Sway implements the i3 IPC protocol, which has commands for moving windows around. You could bind this stuff to keys if you wish.


> Wine is unimplementable in Wayland. By design.

What, why?

> Screenshotting and screen casting tools are unimplementable in Wayland, by design.

They're not implementable without specific privileges or protocols and that is a very good thing. I don't want my calculator app to be able to record eveything on my screen.

> I use the X forwarding feature so often that I have a hotkey on my laptop

This seems like your very specific use case (and wouldn't be impossible in Wayland).


> Screenshotting and screen casting tools are unimplementable in Wayland, by design

i don't think this is true...i'm pretty sure i've screenshotted desktops before when using GNOME on Wayland.


Those tools were likely not using Wayland protocol APIs, but extensions specific to the desktop environment you were using.


Could you expand on why Wine is unimplementable in Wayland?


Essentially because many Windows APIs are unimplementable in Wayland.

Here is some discussion in Wine's bugtracker: https://bugs.winehq.org/show_bug.cgi?id=42284


One complaint in this specific thread is that applications can't control the location of their surfaces (which is needed for things like drop-downs and tool tips), but then again sub-surfaces can be controlled by the parent surface.

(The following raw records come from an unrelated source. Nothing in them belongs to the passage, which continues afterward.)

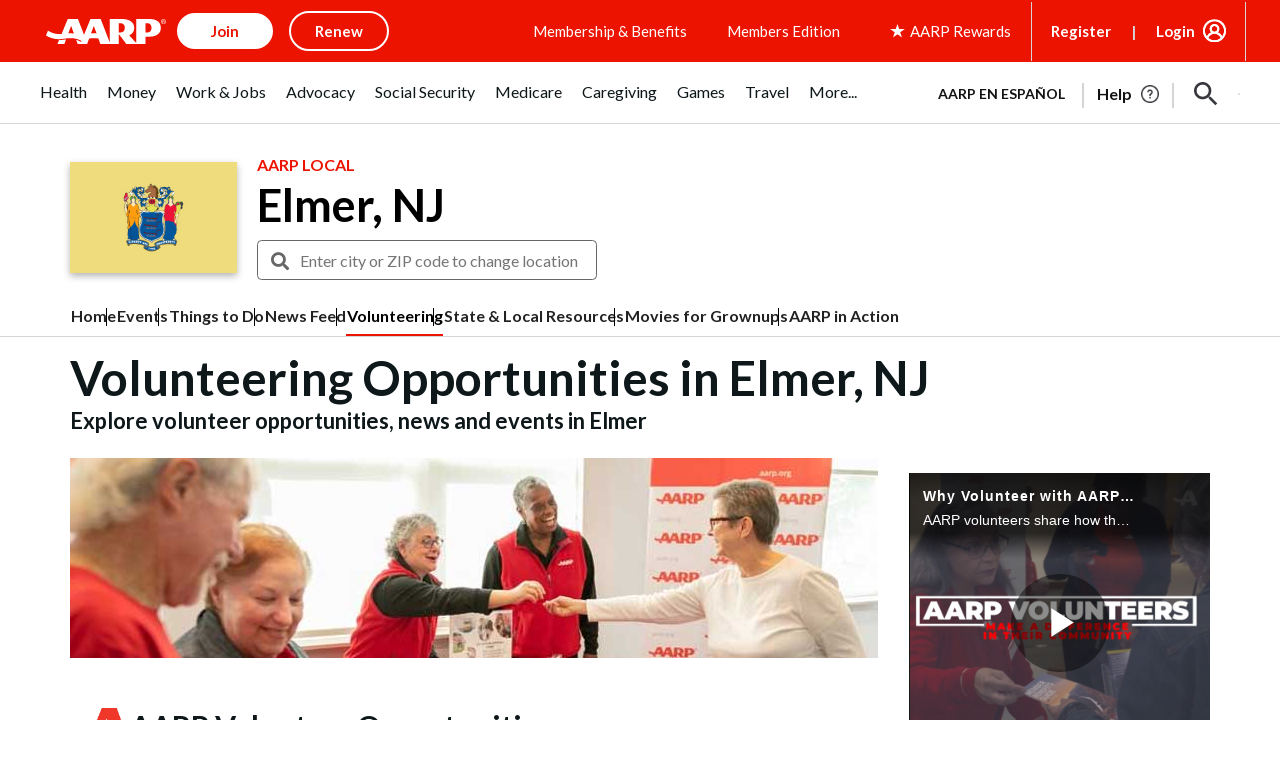

--- FILE ---
content_type: text/html; charset=utf-8
request_url: https://www.google.com/recaptcha/api2/aframe
body_size: 258
content:
<!DOCTYPE HTML><html><head><meta http-equiv="content-type" content="text/html; charset=UTF-8"></head><body><script nonce="DPbEmbUzB_6orIL_Q9tuUw">/** Anti-fraud and anti-abuse applications only. See google.com/recaptcha */ try{var clients={'sodar':'https://pagead2.googlesyndication.com/pagead/sodar?'};window.addEventListener("message",function(a){try{if(a.source===window.parent){var b=JSON.parse(a.data);var c=clients[b['id']];if(c){var d=document.createElement('img');d.src=c+b['params']+'&rc='+(localStorage.getItem("rc::a")?sessionStorage.getItem("rc::b"):"");window.document.body.appendChild(d);sessionStorage.setItem("rc::e",parseInt(sessionStorage.getItem("rc::e")||0)+1);localStorage.setItem("rc::h",'1769463114967');}}}catch(b){}});window.parent.postMessage("_grecaptcha_ready", "*");}catch(b){}</script></body></html>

This specific problem does look solveable.


As I understand it from that bug report, the problem is that the Windows app doesn't have to provide any link between the menu or tooltip and the window it's from that's visible to Wine. So your solution basically boils down to modifying every Windows app out there to make it Wayland-compatible, potentially including a bunch of niche industry-specific or even company-specific ones.

There's a similar problem with implementing X on top of Wayland, and so XWayland has special powers that normal apps don't in order to be able to work. That's why running Wine as an X client under XWayland doesn't have this problem.

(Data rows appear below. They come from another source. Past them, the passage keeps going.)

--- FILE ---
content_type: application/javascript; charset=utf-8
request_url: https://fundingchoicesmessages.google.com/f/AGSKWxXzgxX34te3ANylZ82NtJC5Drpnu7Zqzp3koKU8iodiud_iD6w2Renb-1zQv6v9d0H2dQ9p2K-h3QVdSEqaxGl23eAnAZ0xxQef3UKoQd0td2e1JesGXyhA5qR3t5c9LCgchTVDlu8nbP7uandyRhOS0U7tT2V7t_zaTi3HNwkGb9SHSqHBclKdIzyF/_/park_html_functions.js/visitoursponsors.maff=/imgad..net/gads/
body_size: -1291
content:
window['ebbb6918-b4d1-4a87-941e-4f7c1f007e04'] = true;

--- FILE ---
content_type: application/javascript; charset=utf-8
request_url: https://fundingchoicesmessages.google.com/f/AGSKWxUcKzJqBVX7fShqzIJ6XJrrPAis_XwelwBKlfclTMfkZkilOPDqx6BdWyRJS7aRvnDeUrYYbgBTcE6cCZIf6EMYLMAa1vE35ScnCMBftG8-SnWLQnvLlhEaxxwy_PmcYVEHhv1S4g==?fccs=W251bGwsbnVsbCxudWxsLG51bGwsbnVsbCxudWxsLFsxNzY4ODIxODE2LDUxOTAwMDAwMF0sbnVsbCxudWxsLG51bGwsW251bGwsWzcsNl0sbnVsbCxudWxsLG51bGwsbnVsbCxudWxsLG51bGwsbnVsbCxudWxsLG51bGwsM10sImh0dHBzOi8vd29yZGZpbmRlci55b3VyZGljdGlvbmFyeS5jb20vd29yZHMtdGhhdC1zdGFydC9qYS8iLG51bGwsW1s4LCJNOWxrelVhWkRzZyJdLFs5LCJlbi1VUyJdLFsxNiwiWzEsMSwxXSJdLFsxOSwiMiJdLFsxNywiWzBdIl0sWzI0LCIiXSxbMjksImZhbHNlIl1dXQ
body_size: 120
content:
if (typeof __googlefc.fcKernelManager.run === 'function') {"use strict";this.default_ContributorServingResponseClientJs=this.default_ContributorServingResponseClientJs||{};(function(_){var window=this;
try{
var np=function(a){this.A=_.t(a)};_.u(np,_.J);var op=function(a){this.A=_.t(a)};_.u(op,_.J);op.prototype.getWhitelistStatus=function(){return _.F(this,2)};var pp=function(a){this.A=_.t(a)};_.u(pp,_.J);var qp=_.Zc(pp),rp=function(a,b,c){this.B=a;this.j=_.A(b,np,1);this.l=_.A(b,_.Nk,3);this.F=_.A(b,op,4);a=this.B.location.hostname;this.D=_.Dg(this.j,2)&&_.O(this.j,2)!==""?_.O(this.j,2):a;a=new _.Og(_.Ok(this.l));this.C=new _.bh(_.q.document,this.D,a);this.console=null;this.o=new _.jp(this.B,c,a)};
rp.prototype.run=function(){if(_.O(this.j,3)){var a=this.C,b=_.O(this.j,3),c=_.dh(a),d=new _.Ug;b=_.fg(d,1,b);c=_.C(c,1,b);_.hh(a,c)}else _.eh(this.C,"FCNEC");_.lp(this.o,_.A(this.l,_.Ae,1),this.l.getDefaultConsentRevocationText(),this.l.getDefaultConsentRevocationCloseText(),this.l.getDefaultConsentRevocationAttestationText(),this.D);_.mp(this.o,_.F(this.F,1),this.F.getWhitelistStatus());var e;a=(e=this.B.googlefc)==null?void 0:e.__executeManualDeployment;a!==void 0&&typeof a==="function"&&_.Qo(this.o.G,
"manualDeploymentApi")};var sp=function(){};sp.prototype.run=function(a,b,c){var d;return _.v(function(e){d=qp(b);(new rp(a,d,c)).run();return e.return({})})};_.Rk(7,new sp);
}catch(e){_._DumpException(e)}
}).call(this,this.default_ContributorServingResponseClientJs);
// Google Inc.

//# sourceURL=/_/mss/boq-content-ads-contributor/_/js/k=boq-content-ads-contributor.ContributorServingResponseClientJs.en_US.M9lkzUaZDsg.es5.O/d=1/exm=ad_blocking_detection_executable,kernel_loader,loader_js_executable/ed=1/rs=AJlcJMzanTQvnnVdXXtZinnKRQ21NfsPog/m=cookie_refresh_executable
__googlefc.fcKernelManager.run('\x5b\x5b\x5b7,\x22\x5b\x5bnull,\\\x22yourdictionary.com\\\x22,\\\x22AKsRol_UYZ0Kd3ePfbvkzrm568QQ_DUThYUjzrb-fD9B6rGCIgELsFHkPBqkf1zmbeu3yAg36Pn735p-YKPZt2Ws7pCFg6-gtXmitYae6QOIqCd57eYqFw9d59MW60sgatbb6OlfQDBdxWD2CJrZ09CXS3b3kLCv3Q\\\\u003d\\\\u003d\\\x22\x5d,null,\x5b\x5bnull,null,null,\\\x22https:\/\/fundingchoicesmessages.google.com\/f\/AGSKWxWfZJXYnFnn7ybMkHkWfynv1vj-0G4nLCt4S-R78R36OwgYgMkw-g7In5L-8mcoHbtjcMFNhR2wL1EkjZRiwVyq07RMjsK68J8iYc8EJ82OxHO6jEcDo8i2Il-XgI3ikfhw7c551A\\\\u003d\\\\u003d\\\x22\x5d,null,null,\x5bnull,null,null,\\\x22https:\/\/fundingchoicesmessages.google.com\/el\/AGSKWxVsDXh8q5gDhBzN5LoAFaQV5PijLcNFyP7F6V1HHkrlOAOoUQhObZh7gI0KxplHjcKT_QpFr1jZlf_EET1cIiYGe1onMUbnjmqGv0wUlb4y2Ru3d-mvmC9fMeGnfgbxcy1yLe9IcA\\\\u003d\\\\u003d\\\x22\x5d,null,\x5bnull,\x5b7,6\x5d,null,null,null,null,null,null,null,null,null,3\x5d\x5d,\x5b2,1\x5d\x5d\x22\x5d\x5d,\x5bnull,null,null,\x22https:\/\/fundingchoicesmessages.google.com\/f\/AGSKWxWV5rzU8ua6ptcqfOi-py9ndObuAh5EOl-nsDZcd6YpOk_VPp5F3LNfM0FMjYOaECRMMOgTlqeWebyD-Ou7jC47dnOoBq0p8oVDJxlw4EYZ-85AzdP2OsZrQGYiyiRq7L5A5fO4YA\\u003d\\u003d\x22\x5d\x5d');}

> One problem is for example that a program can not specify the location of a newly created window.

> It is part of their concept that applications should not have control over the window position and similar settings.

> I can understand this for security relevant features, like grabbing the keyboard and mouse input from another window, but not for things like specifying the window position

Seems excessive


As a user and big fan of tiling window managers, I want the window manager to be the one deciding where windows are positioned, not the application that owns the window. But hey, we can have different tastes and preferences.


That's fine for the majority of Linux apps, but being so strict could impact cross-platform apps that don't understand those assumptions, and then they don't work well at all. For example, the interactive brokers Java application is written in a cross-platform way that makes use of many popup menus. I would hate my choice of wm saying, no, you cannot effectively use this software because it doesn't conform to our windowing constraints.

And yes, I use i3, so I am a fan of tiling windomanagers too. Not everything nicely fits into such a box though, and it's better err on the side of compatibility here, than say, can't use that app, sorry


In those cases, why not just have the window manager lie to the application and say, effectively, "your request to position the window at the coordinates you specify has been fulfilled", but actually position the window where the window manager wants?

That way those java apps would still work, right?


Sure, if it actually works


> I want the window manager to be the one deciding where windows are positioned

It still can, the client merely gives size hints. It is entirely up to the window manager whether it honours them.